The Piskey Thresher *

The cattle pens of Liskeard Market in shadow and light

* Suitable for a bedtime story

Johnny Hodge had a small farm with fields adjoining Liskeard town.  A very quiet and self sufficient man, Johnny lived in isolation. The windows of his house were half boarded up to discourage visitors or passing preachers, his garden was deliberately untended. He was dedicated to his lands however and planted crops each year with precision and care. But the poor quality of the soil, damp air and lack of light hindered the growth and farmer was seldom rewarded.

One year, Johnny was blessed with a golden surprise as his corn field had flourished early and ripened like never before, thousands of ears of ripe gold corn swollen and ready for harvest.

Now, this was a time before farmers had combine harvesters and they had to first cut the crop, then shake or stamp the corn ears from the plants by beating them with a hand tool called a flail. Standing on the side of his fields, Johnny knew for certain he was not prepared for production and he needed help. The first farmer arriving with the grain at Liskeard Market was always paid handsomely and the best price was what he needed. He stood a while looking at the crop ready to be cut and then beaten with a flail. If Johnny had uncles, sons and brothers on surrounding farms it would have been simple enough but he hadn’t, he didn’t even know the other farmers so much did he keep himself in isolation.

Resolved to attempt the challenge himself, Johnny began to cut the corn. He set about cutting and gathering the corn and worked like never before. When night came, he carried the corn to his barn and intended to thresh it but exhaustion got the better of farmer Hodge and he fell asleep against a bale of dusty hay.
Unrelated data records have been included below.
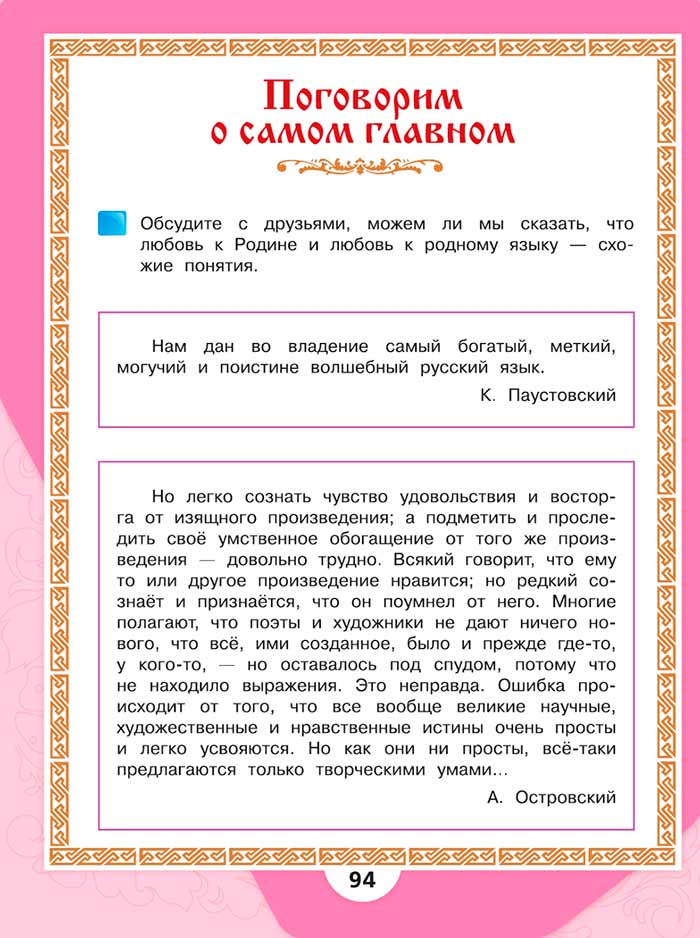 Поговорим о самом главном

Обсудите с друзьями, можем ли мы сказать, что любовь к Родине и любовь к родному языку — схожие понятия.

Нам дан во владение самый богатый, меткий, могучий и поистине волшебный русский язык.

К. Паустовский

Но легко сознать чувство удовольствия и восторга от изящного произведения; а подметить и проследить своё умственное обогащение от того же произведения — довольно трудно. Всякий говорит, что ему то или другое произведение нравится; но редкий сознаёт и признаётся, что он поумнел от него. Многие полагают, что поэты и художники не дают ничего нового, что всё, ими созданное, было и прежде где-то, у кого-то, — но оставалось под спудом, потому что не находило выражения. Это неправда. Ошибка происходит от того, что все вообще великие научные, художественные и нравственные истины очень просты и легко усвояются. Но как они ни просты, всё-таки предлагаются только творческими умами...

А. Островский

94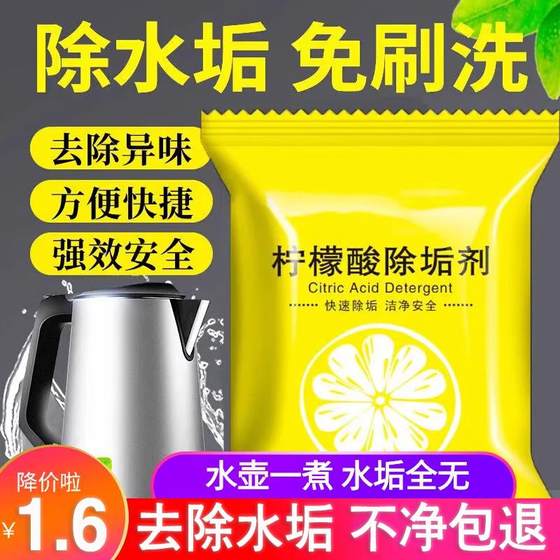 除水垢 免刷洗

去除异味

方便快捷

强效安全

柠檬酸除垢剂
Citric Acid Detergent
快速除垢 洁净安全

水壶一煮 水垢全无

降价啦
¥1.6

去除水垢 不净包退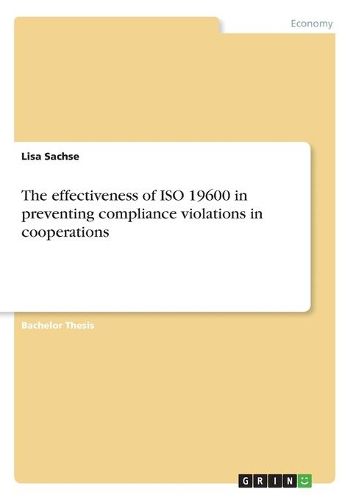 Economy

Lisa Sachse

The effectiveness of ISO 19600 in preventing compliance violations in cooperations

Bachelor Thesis

GRIN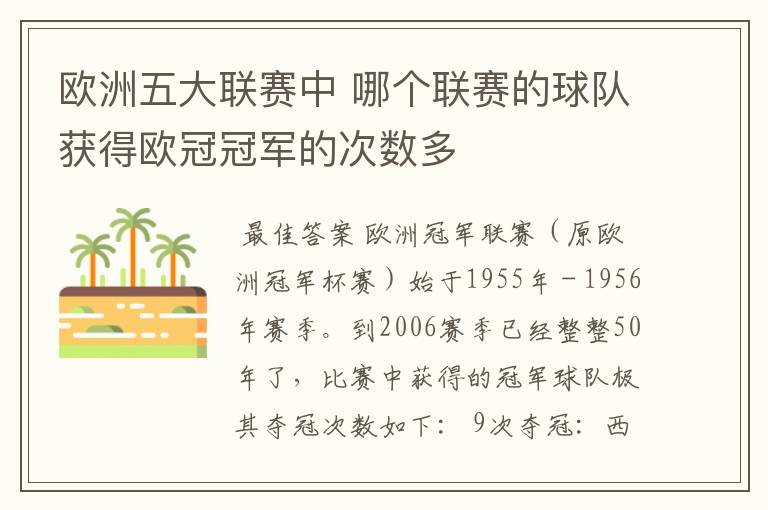 欧洲五大联赛中 哪个联赛的球队获得欧冠冠军的次数多

最佳答案 欧洲冠军联赛（原欧洲冠军杯赛）始于1955年－1956年赛季。到2006赛季已经整整50年了，比赛中获得的冠军球队极其夺冠次数如下： 9次夺冠：西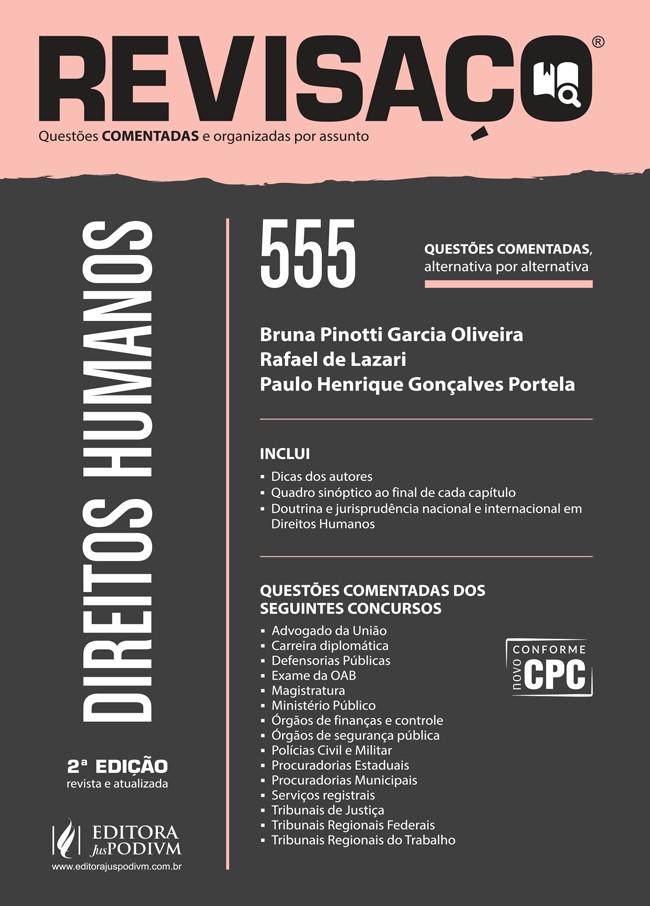 REVISAÇO®
Questões COMENTADAS e organizadas por assunto

DIREITOS HUMANOS

555
QUESTÕES COMENTADAS, alternativa por alternativa

Bruna Pinotti Garcia Oliveira
Rafael de Lazari
Paulo Henrique Gonçalves Portela

INCLUI
▪ Dicas dos autores
▪ Quadro sinóptico ao final de cada capítulo
▪ Doutrina e jurisprudência nacional e internacional em Direitos Humanos

QUESTÕES COMENTADAS DOS SEGUINTES CONCURSOS
▪ Advogado da União
▪ Carreira diplomática
▪ Defensorias Públicas
▪ Exame da OAB
▪ Magistratura
▪ Ministério Público
▪ Órgãos de finanças e controle
▪ Órgãos de segurança pública
▪ Polícias Civil e Militar
▪ Procuradorias Estaduais
▪ Procuradorias Municipais
▪ Serviços registrais
▪ Tribunais de Justiça
▪ Tribunais Regionais Federais
▪ Tribunais Regionais do Trabalho

CONFORME novo CPC

2ª EDIÇÃO
revista e atualizada

EDITORA JusPODIVM
www.editorajuspodivm.com.br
Then through a hole in the barn wall climbed a tiny man dressed all in holey apple green. He picked up Johnny’s flail and began to thresh the corn. For such a little man he worked with astounding strength and limitless exuberance.  He lay the corn out on the floor of the barn and beat it methodically until as the sun rose and lit up the ears the last bit was done.
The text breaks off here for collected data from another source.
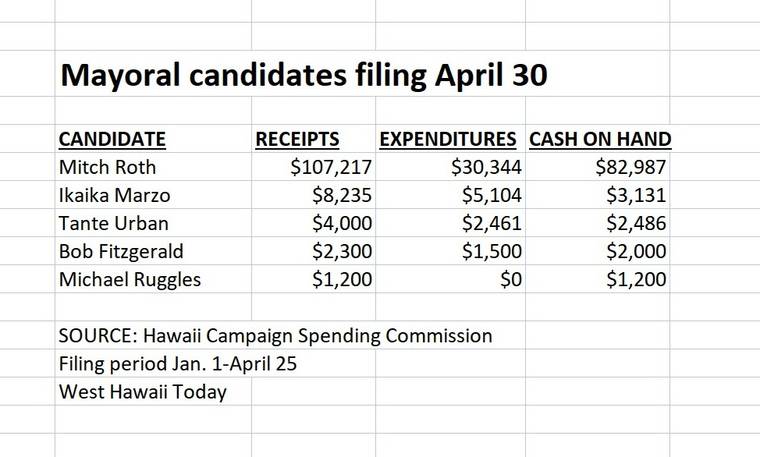 Mayoral candidates filing April 30

| CANDIDATE | RECEIPTS | EXPENDITURES | CASH ON HAND |
|---|---|---|---|
| Mitch Roth | \$107,217 | \$30,344 | \$82,987 |
| Ikaika Marzo | \$8,235 | \$5,104 | \$3,131 |
| Tante Urban | \$4,000 | \$2,461 | \$2,486 |
| Bob Fitzgerald | \$2,300 | \$1,500 | \$2,000 |
| Michael Ruggles | \$1,200 | \$0 | \$1,200 |

SOURCE: Hawaii Campaign Spending Commission
Filing period Jan. 1-April 25
West Hawaii Today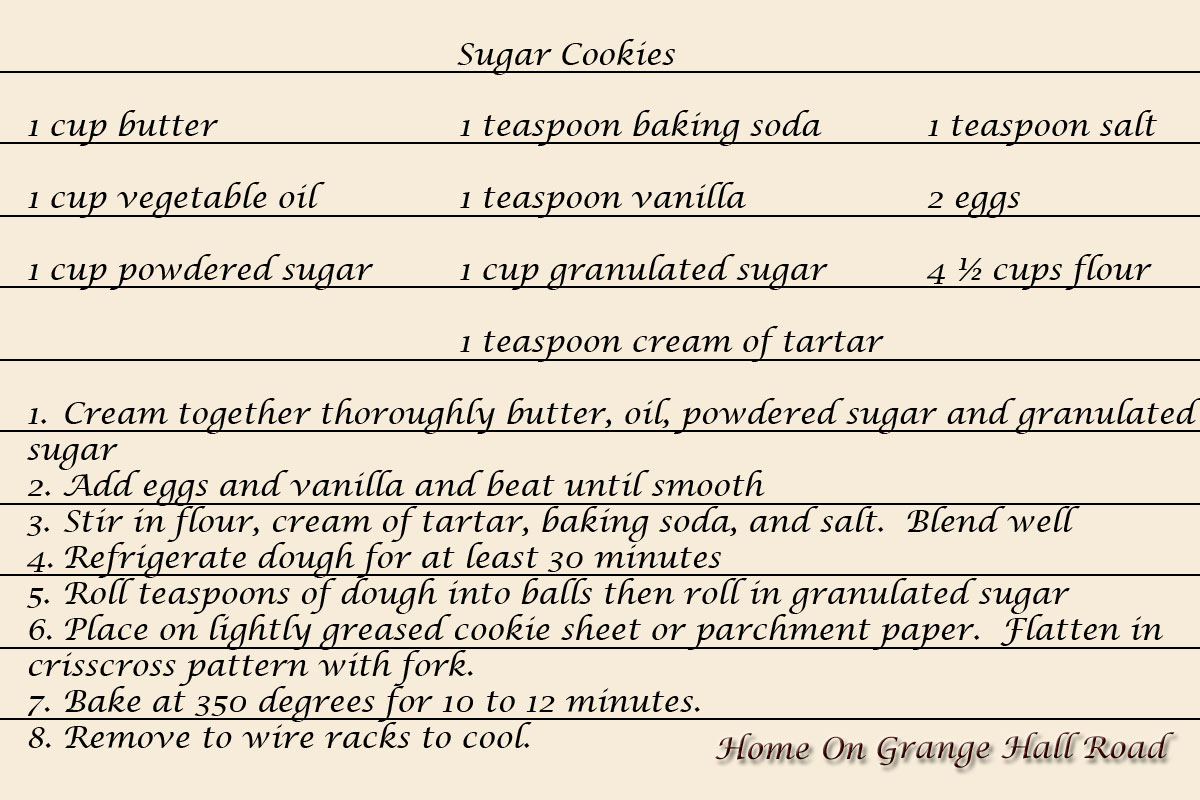 Sugar Cookies

1 cup butter
1 cup vegetable oil
1 cup powdered sugar

1 teaspoon baking soda
1 teaspoon vanilla
1 cup granulated sugar
1 teaspoon cream of tartar

1 teaspoon salt
2 eggs
4 ½ cups flour

1. Cream together thoroughly butter, oil, powdered sugar and granulated sugar
2. Add eggs and vanilla and beat until smooth
3. Stir in flour, cream of tartar, baking soda, and salt. Blend well
4. Refrigerate dough for at least 30 minutes
5. Roll teaspoons of dough into balls then roll in granulated sugar
6. Place on lightly greased cookie sheet or parchment paper. Flatten in crisscross pattern with fork.
7. Bake at 350 degrees for 10 to 12 minutes.
8. Remove to wire racks to cool.

Home On Grange Hall Road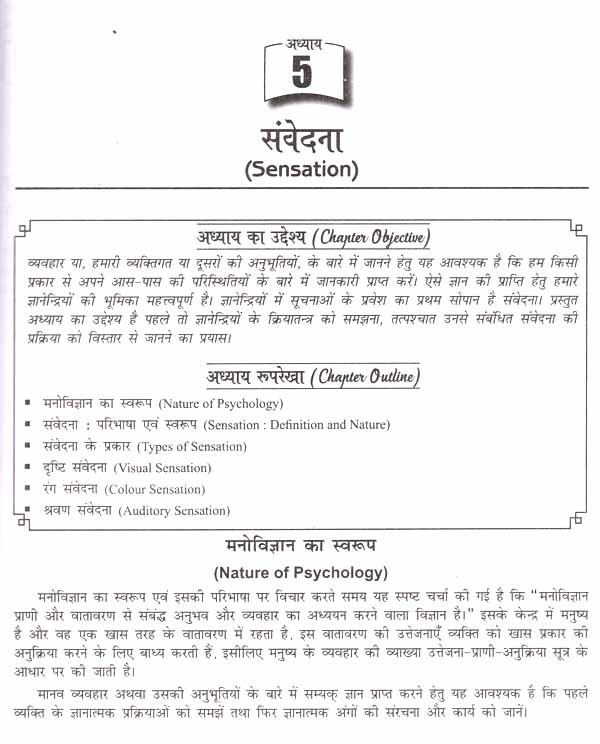 अध्याय
5

संवेदना
(Sensation)

अध्याय का उद्देश्य (Chapter Objective)

व्यवहार या, हमारी व्यक्तिगत या दूसरों की अनुभूतियों, के बारे में जानने हेतु यह आवश्यक है कि हम किसी प्रकार से अपने आस-पास की परिस्थितियों के बारे में जानकारी प्राप्त करें। ऐसे ज्ञान की प्राप्ति हेतु हमारे ज्ञानेन्द्रियों की भूमिका महत्त्वपूर्ण है। ज्ञानेन्द्रियों में सूचनाओं के प्रवेश का प्रथम सोपान है संवेदना। प्रस्तुत अध्याय का उद्देश्य है पहले तो ज्ञानेन्द्रियों के क्रियातन्त्र को समझना, तत्पश्चात उनसे संबंधित संवेदना की प्रक्रिया को विस्तार से जानने का प्रयास।

अध्याय रूपरेखा (Chapter Outline)

▪ मनोविज्ञान का स्वरूप (Nature of Psychology)
▪ संवेदना : परिभाषा एवं स्वरूप (Sensation : Definition and Nature)
▪ संवेदना के प्रकार (Types of Sensation)
▪ दृष्टि संवेदना (Visual Sensation)
▪ रंग संवेदना (Colour Sensation)
▪ श्रवण संवेदना (Auditory Sensation)

मनोविज्ञान का स्वरूप
(Nature of Psychology)

मनोविज्ञान का स्वरूप एवं इसकी परिभाषा पर विचार करते समय यह स्पष्ट चर्चा की गई है कि "मनोविज्ञान प्राणी और वातावरण से संबद्ध अनुभव और व्यवहार का अध्ययन करने वाला विज्ञान है।" इसके केन्द्र में मनुष्य है और वह एक खास तरह के वातावरण में रहता है, इस वातावरण की उत्तेजनाएँ व्यक्ति को खास प्रकार की अनुक्रिया करने के लिए बाध्य करती हैं, इसीलिए मनुष्य के व्यवहार की व्याख्या उत्तेजना-प्राणी-अनुक्रिया सूत्र के आधार पर की जाती है।

मानव व्यवहार अथवा उसकी अनुभूतियों के बारे में सम्यक् ज्ञान प्राप्त करने हेतु यह आवश्यक है कि पहले व्यक्ति के ज्ञानात्मक प्रक्रियाओं को समझें तथा फिर ज्ञानात्मक अंगों की संरचना और कार्य को जानें।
Farmer Johnny Hodge woke stiff and smelly; he didn’t feel in the least like threshing mountains of corn. Rubbing his eyes he stared in amazement, the corn was threshed and he had no idea who had done it.

At Liskeard market, Johnny was the first one to arrive with corn. He was rewarded with such a splendid price that he became quite sociable joining in the banter and bustle of market.

That night, Johnny went in for a bit of late supper. He thought he heard activity in the barn. More curious than tired, Johnny crept to the hole in the wall to peer in. Who was doing him such kindness, he wondered.  He watched as a little man dressed all in ragged green sang to himself as he threshed the corn.

The next day, with a second wage from Liskeard, Hodge went to the town tailor and ordered the little man a suit to celebrate and thank him. It took most of the day for his purchase to be readied and when he arrived home it was already dusk. He laid the suit by his flail and went in to make supper. On his return, he was just in time to see the little man dancing in his new suit and singing,

"Piskey fine and piskey gay, Piskey now shall fly away.”

And that was the very last farmer Johnny Hodge saw of his kind helper but not the last of his corn.